Work required:
Exact repetition of the data is the whole task.

═════ Material for the task

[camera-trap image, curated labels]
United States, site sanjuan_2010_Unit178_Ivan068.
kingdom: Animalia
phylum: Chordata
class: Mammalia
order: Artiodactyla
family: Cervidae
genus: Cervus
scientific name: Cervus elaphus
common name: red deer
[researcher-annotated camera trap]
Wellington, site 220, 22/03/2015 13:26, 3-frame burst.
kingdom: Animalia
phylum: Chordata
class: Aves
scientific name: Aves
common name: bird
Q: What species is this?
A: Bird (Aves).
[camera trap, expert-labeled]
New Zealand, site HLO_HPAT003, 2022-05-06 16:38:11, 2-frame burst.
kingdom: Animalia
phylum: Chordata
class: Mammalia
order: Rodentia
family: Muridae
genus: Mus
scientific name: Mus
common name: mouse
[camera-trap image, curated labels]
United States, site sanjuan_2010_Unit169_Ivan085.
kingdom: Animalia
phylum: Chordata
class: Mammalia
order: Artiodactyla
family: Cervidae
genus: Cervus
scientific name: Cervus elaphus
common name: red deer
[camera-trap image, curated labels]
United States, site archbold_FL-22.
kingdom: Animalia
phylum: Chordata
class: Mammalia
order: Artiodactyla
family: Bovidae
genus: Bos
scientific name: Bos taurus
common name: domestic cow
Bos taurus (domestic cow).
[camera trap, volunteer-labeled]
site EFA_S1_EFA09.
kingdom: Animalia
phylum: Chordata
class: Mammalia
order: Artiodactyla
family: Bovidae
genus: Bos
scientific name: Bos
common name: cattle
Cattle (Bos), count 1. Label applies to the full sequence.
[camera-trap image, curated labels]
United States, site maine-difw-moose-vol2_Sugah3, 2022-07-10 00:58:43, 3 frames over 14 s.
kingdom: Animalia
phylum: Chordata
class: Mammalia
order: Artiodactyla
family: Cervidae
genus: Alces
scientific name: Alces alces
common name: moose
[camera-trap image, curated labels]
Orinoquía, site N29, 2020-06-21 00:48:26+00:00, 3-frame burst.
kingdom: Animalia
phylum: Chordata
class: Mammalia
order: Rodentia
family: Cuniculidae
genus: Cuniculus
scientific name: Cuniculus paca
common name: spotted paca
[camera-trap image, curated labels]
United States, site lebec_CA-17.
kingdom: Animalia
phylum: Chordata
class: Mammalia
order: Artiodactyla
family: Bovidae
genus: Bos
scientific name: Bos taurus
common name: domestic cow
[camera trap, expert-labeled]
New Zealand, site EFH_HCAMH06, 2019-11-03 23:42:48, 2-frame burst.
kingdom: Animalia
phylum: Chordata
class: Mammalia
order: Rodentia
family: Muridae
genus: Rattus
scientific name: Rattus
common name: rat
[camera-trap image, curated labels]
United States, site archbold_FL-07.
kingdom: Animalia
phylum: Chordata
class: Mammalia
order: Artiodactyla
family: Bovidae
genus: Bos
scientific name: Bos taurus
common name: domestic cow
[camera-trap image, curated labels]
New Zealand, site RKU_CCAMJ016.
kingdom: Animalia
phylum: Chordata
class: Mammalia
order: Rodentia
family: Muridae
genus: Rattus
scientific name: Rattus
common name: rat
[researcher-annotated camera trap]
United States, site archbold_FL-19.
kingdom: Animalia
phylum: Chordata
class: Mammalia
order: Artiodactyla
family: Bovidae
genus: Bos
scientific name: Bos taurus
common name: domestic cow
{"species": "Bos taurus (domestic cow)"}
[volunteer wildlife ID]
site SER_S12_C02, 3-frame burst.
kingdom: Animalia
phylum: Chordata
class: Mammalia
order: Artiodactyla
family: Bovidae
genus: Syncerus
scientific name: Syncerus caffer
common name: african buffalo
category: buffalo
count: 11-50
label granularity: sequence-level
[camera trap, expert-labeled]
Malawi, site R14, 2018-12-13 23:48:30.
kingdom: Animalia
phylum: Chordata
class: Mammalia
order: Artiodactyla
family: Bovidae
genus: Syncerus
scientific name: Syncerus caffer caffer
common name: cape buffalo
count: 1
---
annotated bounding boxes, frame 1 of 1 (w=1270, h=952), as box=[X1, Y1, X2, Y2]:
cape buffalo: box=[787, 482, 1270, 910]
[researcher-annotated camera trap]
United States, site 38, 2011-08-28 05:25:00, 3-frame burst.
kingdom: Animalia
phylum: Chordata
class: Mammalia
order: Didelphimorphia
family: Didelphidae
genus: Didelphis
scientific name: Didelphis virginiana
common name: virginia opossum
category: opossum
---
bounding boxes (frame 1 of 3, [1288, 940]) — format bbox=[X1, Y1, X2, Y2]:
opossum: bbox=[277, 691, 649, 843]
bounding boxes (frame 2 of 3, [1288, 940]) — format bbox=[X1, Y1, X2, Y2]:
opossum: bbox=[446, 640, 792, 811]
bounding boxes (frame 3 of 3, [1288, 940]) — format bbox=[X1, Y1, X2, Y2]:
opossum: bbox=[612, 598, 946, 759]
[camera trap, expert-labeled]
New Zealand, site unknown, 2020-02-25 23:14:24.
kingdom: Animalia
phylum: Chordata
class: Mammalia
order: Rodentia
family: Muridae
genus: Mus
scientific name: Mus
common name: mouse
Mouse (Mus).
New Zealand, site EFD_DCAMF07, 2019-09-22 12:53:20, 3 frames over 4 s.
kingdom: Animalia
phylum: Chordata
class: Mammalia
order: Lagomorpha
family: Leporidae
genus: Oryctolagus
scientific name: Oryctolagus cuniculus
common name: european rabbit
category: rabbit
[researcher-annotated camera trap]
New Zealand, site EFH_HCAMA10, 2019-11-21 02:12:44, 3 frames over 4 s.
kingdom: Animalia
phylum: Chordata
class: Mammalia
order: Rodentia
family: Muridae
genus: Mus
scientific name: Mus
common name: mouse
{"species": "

══════════

Reply to the task:
[camera-trap image, curated labels]
United States, site sanjuan_2010_Unit178_Ivan068.
kingdom: Animalia
phylum: Chordata
class: Mammalia
order: Artiodactyla
family: Cervidae
genus: Cervus
scientific name: Cervus elaphus
common name: red deer
[researcher-annotated camera trap]
Wellington, site 220, 22/03/2015 13:26, 3-frame burst.
kingdom: Animalia
phylum: Chordata
class: Aves
scientific name: Aves
common name: bird
Q: What species is this?
A: Bird (Aves).
[camera trap, expert-labeled]
New Zealand, site HLO_HPAT003, 2022-05-06 16:38:11, 2-frame burst.
kingdom: Animalia
phylum: Chordata
class: Mammalia
order: Rodentia
family: Muridae
genus: Mus
scientific name: Mus
common name: mouse
[camera-trap image, curated labels]
United States, site sanjuan_2010_Unit169_Ivan085.
kingdom: Animalia
phylum: Chordata
class: Mammalia
order: Artiodactyla
family: Cervidae
genus: Cervus
scientific name: Cervus elaphus
common name: red deer
[camera-trap image, curated labels]
United States, site archbold_FL-22.
kingdom: Animalia
phylum: Chordata
class: Mammalia
order: Artiodactyla
family: Bovidae
genus: Bos
scientific name: Bos taurus
common name: domestic cow
Bos taurus (domestic cow).
[camera trap, volunteer-labeled]
site EFA_S1_EFA09.
kingdom: Animalia
phylum: Chordata
class: Mammalia
order: Artiodactyla
family: Bovidae
genus: Bos
scientific name: Bos
common name: cattle
Cattle (Bos), count 1. Label applies to the full sequence.
[camera-trap image, curated labels]
United States, site maine-difw-moose-vol2_Sugah3, 2022-07-10 00:58:43, 3 frames over 14 s.
kingdom: Animalia
phylum: Chordata
class: Mammalia
order: Artiodactyla
family: Cervidae
genus: Alces
scientific name: Alces alces
common name: moose
[camera-trap image, curated labels]
Orinoquía, site N29, 2020-06-21 00:48:26+00:00, 3-frame burst.
kingdom: Animalia
phylum: Chordata
class: Mammalia
order: Rodentia
family: Cuniculidae
genus: Cuniculus
scientific name: Cuniculus paca
common name: spotted paca
[camera-trap image, curated labels]
United States, site lebec_CA-17.
kingdom: Animalia
phylum: Chordata
class: Mammalia
order: Artiodactyla
family: Bovidae
genus: Bos
scientific name: Bos taurus
common name: domestic cow
[camera trap, expert-labeled]
New Zealand, site EFH_HCAMH06, 2019-11-03 23:42:48, 2-frame burst.
kingdom: Animalia
phylum: Chordata
class: Mammalia
order: Rodentia
family: Muridae
genus: Rattus
scientific name: Rattus
common name: rat
[camera-trap image, curated labels]
United States, site archbold_FL-07.
kingdom: Animalia
phylum: Chordata
class: Mammalia
order: Artiodactyla
family: Bovidae
genus: Bos
scientific name: Bos taurus
common name: domestic cow
[camera-trap image, curated labels]
New Zealand, site RKU_CCAMJ016.
kingdom: Animalia
phylum: Chordata
class: Mammalia
order: Rodentia
family: Muridae
genus: Rattus
scientific name: Rattus
common name: rat
[researcher-annotated camera trap]
United States, site archbold_FL-19.
kingdom: Animalia
phylum: Chordata
class: Mammalia
order: Artiodactyla
family: Bovidae
genus: Bos
scientific name: Bos taurus
common name: domestic cow
{"species": "Bos taurus (domestic cow)"}
[volunteer wildlife ID]
site SER_S12_C02, 3-frame burst.
kingdom: Animalia
phylum: Chordata
class: Mammalia
order: Artiodactyla
family: Bovidae
genus: Syncerus
scientific name: Syncerus caffer
common name: african buffalo
category: buffalo
count: 11-50
label granularity: sequence-level
[camera trap, expert-labeled]
Malawi, site R14, 2018-12-13 23:48:30.
kingdom: Animalia
phylum: Chordata
class: Mammalia
order: Artiodactyla
family: Bovidae
genus: Syncerus
scientific name: Syncerus caffer caffer
common name: cape buffalo
count: 1
---
annotated bounding boxes, frame 1 of 1 (w=1270, h=952), as box=[X1, Y1, X2, Y2]:
cape buffalo: box=[787, 482, 1270, 910]
[researcher-annotated camera trap]
United States, site 38, 2011-08-28 05:25:00, 3-frame burst.
kingdom: Animalia
phylum: Chordata
class: Mammalia
order: Didelphimorphia
family: Didelphidae
genus: Didelphis
scientific name: Didelphis virginiana
common name: virginia opossum
category: opossum
---
bounding boxes (frame 1 of 3, [1288, 940]) — format bbox=[X1, Y1, X2, Y2]:
opossum: bbox=[277, 691, 649, 843]
bounding boxes (frame 2 of 3, [1288, 940]) — format bbox=[X1, Y1, X2, Y2]:
opossum: bbox=[446, 640, 792, 811]
bounding boxes (frame 3 of 3, [1288, 940]) — format bbox=[X1, Y1, X2, Y2]:
opossum: bbox=[612, 598, 946, 759]
[camera trap, expert-labeled]
New Zealand, site unknown, 2020-02-25 23:14:24.
kingdom: Animalia
phylum: Chordata
class: Mammalia
order: Rodentia
family: Muridae
genus: Mus
scientific name: Mus
common name: mouse
Mouse (Mus).
New Zealand, site EFD_DCAMF07, 2019-09-22 12:53:20, 3 frames over 4 s.
kingdom: Animalia
phylum: Chordata
class: Mammalia
order: Lagomorpha
family: Leporidae
genus: Oryctolagus
scientific name: Oryctolagus cuniculus
common name: european rabbit
category: rabbit
[researcher-annotated camera trap]
New Zealand, site EFH_HCAMA10, 2019-11-21 02:12:44, 3 frames over 4 s.
kingdom: Animalia
phylum: Chordata
class: Mammalia
order: Rodentia
family: Muridae
genus: Mus
scientific name: Mus
common name: mouse
{"species": "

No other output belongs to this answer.